War in Ukraine makes exporting apples to Kazakhstan or Mongolia ‘almost impossible’
The war in Ukraine had great consequences for Poland as a country. 100,000 war refugees cross the Polish border every day, while Ukrainian male employees in Poland return to their home country to defend it. Naturally, the situation also caused difficulties for the export of apples.
Jakub Krawczyk, export manager for Polish apple exporter Appolonia, says Poland is doing what it can to help the Ukrainian people in this time of war: and organizing basic needs here in Poland. All Poles are concerned; private companies, government officials or just ordinary people, they try to do everything to help our neighbors in these difficult times of war.
“The situation also has a huge impact on the apple sector. We have some big problems; apple sales are low, as there is a decrease in fruit consumption and of course the rising cost of energy, petrol and gas. There is a shortage of skilled employees like truck, forklift and tractor drivers,” says Krawczyk. “Eastern markets are currently closed to us. It has been more than two months since the embargo on Belarus started and it has had a huge negative effect on apple sales in Poland. The Russian embargo is really bad for us, but the belarusian embargo is even worse, because belarus was one of the biggest importers of our apples, this means that we all have less orders at the moment and many companies are not operating at full capacity , contrary to what they were before the embargo.
Overall, apple consumption seems to be down from the usual level, says Krawczyk: “We feel the decrease in apple consumption both in the Polish domestic market and in the rest of Europe. Currently, apple stocks in Western Europe are quite large, and orders for Polish apples from this region are much lower than normal. Having a war right behind the European Union border has caused gas costs to rise significantly, and obviously those costs will have an effect on everything else.
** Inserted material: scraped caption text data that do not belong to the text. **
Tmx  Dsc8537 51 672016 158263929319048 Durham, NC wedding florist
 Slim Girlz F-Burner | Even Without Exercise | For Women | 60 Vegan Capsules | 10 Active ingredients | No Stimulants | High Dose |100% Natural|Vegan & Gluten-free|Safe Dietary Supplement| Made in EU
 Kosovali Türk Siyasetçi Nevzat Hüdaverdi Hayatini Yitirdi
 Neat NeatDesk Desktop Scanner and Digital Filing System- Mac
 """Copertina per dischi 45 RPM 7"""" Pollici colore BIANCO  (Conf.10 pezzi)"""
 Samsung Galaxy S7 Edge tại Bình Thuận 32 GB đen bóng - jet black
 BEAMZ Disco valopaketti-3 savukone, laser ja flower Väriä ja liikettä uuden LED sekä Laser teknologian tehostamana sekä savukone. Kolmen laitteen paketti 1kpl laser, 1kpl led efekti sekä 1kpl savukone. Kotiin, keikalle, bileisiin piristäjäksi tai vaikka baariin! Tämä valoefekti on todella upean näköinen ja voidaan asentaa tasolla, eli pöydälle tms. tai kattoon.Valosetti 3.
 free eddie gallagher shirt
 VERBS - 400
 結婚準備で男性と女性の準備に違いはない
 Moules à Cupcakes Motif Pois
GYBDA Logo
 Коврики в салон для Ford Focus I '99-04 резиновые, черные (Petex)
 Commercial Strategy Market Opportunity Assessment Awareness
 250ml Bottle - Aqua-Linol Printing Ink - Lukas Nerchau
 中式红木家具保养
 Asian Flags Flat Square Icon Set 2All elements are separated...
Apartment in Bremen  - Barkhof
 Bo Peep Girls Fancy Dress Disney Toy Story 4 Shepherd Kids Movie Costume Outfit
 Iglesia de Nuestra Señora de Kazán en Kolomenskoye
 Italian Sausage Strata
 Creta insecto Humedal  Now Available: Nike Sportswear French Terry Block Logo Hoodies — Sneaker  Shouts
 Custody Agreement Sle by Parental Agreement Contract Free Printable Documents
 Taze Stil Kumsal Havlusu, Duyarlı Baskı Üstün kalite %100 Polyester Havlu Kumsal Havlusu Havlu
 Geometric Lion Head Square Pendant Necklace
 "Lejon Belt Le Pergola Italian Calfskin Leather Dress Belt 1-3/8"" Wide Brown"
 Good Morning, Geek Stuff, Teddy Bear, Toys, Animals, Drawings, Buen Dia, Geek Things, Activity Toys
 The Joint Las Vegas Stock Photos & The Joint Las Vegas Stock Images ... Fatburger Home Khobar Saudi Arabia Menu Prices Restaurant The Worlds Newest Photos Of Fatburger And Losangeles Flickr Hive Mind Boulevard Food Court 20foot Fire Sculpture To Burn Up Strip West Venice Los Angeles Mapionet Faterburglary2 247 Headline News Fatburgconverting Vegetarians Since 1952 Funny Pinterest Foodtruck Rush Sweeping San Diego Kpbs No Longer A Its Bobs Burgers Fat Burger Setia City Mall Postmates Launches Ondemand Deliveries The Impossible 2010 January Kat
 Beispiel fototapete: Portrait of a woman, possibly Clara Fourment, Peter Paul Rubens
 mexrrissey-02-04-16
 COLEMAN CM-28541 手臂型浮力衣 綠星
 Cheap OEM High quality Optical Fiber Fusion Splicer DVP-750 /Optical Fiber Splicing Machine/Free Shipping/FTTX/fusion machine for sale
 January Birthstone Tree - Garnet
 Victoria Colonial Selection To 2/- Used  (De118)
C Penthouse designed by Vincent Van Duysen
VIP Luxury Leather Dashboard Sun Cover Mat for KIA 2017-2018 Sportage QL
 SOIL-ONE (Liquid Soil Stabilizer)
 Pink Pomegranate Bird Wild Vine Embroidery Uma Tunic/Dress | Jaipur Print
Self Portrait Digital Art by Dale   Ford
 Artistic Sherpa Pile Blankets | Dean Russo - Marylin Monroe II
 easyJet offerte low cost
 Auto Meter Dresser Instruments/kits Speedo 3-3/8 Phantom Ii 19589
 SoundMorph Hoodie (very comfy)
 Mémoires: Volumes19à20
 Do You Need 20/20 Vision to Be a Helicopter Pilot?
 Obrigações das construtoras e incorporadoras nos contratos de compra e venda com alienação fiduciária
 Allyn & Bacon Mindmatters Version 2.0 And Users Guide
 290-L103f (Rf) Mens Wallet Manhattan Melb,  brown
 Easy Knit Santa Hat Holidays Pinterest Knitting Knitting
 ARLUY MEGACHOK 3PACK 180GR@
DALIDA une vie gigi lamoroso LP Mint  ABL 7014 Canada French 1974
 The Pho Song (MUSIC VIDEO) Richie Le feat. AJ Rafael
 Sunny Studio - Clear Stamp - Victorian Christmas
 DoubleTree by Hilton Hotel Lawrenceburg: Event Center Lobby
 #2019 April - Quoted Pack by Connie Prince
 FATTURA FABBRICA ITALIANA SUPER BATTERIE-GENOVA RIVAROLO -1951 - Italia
Due to the conflict in Ukraine, road transport to Kazakhstan or Mongolia is a difficult thing to organize according to Krawczyk: “I would say it is almost impossible at the moment. There are also fewer sales to Serbia. But the conflict has also caused a shift in the container industry, as container availability has dropped dramatically. Sales to Egypt were therefore much more difficult and Egypt is a very large importer of Polish apples. There’s also been a new law in Egypt that only allows a letter of credit as a payment condition, which has really slowed down orders to that region. A lack of containers also means fewer sales opportunities to Asia and the Middle East.
Normally, the price of apples would increase at this time of year, as storing apples increases the costs for exporters. However, currently the price of apples is falling, says Krawczyk. “Over the past few weeks, the price of apples in Poland has fallen slightly, but normally at this stage of the season prices should increase, due to increased storage costs. Over the past week, there have been no price changes that we have noticed. The cost of food increases because of the war, but the price of apples does not increase at the same level. We think the season is going to be tough, conflicts have blocked our sales, we are encountering some difficulties with logistics and sometimes with payment terms. Problems that are usually just a few obstacles in the road have now combined with war to create this negative situation. It is not a guarantee that the situation will remain as bad, but we must monitor the situation in each market to see how we can react.
“I think Polish apples are a good option for importers, because they can choose from many varieties, the quality is always very good and we can supply very large quantities. Producers like us will be happy to start cooperating with new partners, and even though many problems are piling up, we still want to move forward to bring healthy food to every table. concludes Krawczyk.